* _SOURCE DOCUMENT_
++++++

We begin with an upper bound for \(\Vert {\mathbf {H}}_\varphi \Vert \). Guided by the following lemma, our plan is to construct \(\varphi \) such that \({\mathbf {H}}_\varphi \) admits an orthogonal decomposition. For a symbol \(\varphi \), define

$$\begin{aligned} D_\varphi = \big \{\eta \in {\mathbb {D}}\,:\, \xi +\eta \in {{\,\mathrm{supp}\,}}{{\widehat{\varphi }}} \,\text { for some }\, \xi \in {\mathbb {D}}\big \}. \end{aligned}$$

Lemma 2

Suppose that \(\varphi = \varphi _1 + \varphi _2\) and that \(D_{\varphi _1} \cap D_{\varphi _2} = \emptyset \). Then,

$$\begin{aligned} {\mathbf {H}}_\varphi = {\mathbf {H}}_{\varphi _1} \oplus {\mathbf {H}}_{\varphi _2}. \end{aligned}$$

Proof

Let f be any function in \({{\,\mathrm{PW}\,}}({\mathbb {D}})\) such that \({\widehat{f}}\) is smooth and compactly supported in \({\mathbb {D}}\) . Since \({\mathbf {H}}_\varphi f = {\mathbf {H}}_{\varphi _1} f + {\mathbf {H}}_{\varphi _2} f\) by linearity of the integral (1), it is sufficient to demonstrate that \({\mathbf {H}}_{\varphi _1} f \perp {\mathbf {H}}_{\varphi _2} f\). It follows directly from the definition of the Hankel operator (1) that

$$\begin{aligned} {{\,\mathrm{supp}\,}}{\widehat{{\mathbf {H}}_{\varphi _1} f}} \subseteq D_{\varphi _1} \qquad \text {and} \qquad {{\,\mathrm{supp}\,}}{\widehat{{\mathbf {H}}_{\varphi _2} f}} \subseteq D_{\varphi _2}. \end{aligned}$$

By the assumption that \(D_{\varphi _1} \cap D_{\varphi _2} = \emptyset \), we therefore conclude that

$$\begin{aligned} \langle {\mathbf {H}}_{\varphi _1} f, {\mathbf {H}}_{\varphi _2} f \rangle = \langle \widehat{{\mathbf {H}}_{\varphi _1} f}, \widehat{{\mathbf {H}}_{\varphi _2} f} \rangle = 0. \end{aligned}$$

\(\square \)

++++++

* _TASK DETAILS_
Answer these questions about the passage on Hankel operators.
1. In Lemma 2, what must hold for the sets D for φ₁ and φ₂?
2. In the proof, which functions f are considered?
3. According to the proof, what is it sufficient to demonstrate?

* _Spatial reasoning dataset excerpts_
++++++

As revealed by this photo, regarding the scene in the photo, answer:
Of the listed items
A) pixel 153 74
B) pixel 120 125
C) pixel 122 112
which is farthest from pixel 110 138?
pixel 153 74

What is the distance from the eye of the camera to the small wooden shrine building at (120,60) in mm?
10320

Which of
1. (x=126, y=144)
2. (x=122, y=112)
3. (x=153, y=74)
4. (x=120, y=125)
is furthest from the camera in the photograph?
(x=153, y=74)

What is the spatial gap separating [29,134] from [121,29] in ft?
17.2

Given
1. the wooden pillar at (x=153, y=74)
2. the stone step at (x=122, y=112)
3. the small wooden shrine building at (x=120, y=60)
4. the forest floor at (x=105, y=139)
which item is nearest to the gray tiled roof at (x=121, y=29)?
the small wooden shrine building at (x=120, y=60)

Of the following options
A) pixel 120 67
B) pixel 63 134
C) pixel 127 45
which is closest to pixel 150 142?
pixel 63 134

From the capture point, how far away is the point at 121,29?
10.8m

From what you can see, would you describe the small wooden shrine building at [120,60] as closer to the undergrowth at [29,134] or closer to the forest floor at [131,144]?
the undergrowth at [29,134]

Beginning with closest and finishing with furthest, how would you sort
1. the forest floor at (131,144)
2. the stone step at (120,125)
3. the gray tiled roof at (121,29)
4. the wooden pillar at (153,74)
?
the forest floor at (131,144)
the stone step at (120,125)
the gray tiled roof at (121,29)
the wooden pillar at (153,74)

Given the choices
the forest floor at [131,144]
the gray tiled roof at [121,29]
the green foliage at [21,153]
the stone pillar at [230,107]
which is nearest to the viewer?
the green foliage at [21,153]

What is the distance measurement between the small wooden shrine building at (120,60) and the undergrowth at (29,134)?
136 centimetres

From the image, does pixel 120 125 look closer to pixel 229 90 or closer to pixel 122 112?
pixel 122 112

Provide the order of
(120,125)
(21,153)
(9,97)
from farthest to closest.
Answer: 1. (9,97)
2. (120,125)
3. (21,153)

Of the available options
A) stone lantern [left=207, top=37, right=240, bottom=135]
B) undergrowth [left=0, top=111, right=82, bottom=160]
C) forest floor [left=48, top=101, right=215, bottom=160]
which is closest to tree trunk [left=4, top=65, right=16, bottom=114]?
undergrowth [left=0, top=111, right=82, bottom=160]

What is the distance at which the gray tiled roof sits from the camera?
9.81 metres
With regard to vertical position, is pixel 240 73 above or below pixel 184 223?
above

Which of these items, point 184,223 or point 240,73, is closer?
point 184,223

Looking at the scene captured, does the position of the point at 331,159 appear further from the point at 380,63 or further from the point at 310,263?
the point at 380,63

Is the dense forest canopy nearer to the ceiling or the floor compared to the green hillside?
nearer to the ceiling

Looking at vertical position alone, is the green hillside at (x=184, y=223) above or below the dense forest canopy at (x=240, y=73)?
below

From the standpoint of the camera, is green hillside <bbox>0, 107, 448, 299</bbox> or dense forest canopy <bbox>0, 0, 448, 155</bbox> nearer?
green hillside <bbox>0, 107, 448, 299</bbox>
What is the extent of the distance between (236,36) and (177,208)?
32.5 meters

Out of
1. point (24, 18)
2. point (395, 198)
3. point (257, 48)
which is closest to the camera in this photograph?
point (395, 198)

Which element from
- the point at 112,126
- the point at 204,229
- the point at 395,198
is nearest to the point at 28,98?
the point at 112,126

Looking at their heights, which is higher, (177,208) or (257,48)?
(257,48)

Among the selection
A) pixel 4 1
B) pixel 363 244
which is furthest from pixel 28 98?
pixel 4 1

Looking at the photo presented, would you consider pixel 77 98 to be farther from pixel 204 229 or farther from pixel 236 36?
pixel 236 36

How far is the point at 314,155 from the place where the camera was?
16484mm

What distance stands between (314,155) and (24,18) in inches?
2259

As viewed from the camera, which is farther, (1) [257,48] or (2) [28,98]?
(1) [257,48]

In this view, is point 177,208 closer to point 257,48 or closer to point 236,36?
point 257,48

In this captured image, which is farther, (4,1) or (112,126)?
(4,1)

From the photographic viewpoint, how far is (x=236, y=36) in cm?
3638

++++++

* _TASK RESULT_
1. The two sets must have an empty intersection.
2. Functions f in PW(𝔻) whose Fourier transform is smooth and compactly supported in 𝔻.
3. That H_φ₁ f is orthogonal to H_φ₂ f.